Katrina Report Ignores the Facts
Glenn points to an analysis of the House report on preparedness for Hurricane Katrina and finds that it ignores pretty much every single fact in order to reach what were evidently the conclusions they had already decided upon.
I remember the run-up to the hurricane, and there were no warnings from anyone that it would wreak the sort of devastation on New Orleans that it did. It's a good thing too, because they all would have been wrong: the hurricane did only superficial damage to the city. It was the breaking of the long-neglected levees that did all the damage.
You can argue till you're blue in the face that the federal government didn't do enough, but if your argument doesn't start with the words: "The city of New Orleans and the state of Louisiana were primarily to blame for everything that happened there as a result of Katrina" then you don't know what you're talking about.
I've pointed out elsewhere on multiple occasions that the levees which failed were under the direct control of the city and state: there was no federal jurisdiction over them. The source of the problem is there: not the response.
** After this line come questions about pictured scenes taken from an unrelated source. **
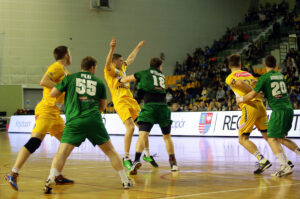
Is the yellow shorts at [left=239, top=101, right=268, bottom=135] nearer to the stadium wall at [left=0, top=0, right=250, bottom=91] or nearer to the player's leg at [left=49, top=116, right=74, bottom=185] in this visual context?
the player's leg at [left=49, top=116, right=74, bottom=185]

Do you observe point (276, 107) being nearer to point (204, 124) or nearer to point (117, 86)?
point (117, 86)

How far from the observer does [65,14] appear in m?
32.6


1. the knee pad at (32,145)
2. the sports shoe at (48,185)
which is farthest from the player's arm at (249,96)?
the sports shoe at (48,185)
That's like trying to blame the cowboy for not rounding up the herd fast enough after you refused to fix the fence they escaped through - even though everybody who passed by told you there was a huge hole in it and that it was just a matter of time before the herd got loose.
For decades, they had been warned that a direct hurricane hit would overwhelm the levees - even when they were in their original condition. But instead of taking the billions of tax dollars they earned from oil and natural gas revenues as well as the tourism taxes and investing it for the safety of their citizens, they blew it on wasteful spending. Louisiana has long been known for its corrupt political culture, and when Katrina hit the chickens came home to roost. A problem they had intentionally ignored for years was suddenly real and they needed a scapegoat...so they all blamed the federal government in general - and President Bush specifically - for not rescuing them from their own stupidity fast enough.
I try to have sympathy for the people of New Orleans, but I find it difficult. The day before Katrina hit, no one was trying to get the levees fixed. They continually voted in politicians they knew were doing nothing about the threat, and then when their own decisions left them under water they decided to blame everyone but themselves. Great evil is done by the negligence of good men. And even if they were good men before the hurricane hit, their actions afterward have left me mostly devoid of sympathy for their plight: they have behaved as cowards and fools trying to avoid any admission that they did anything wrong while smearing the good name of everyone who tried to help them.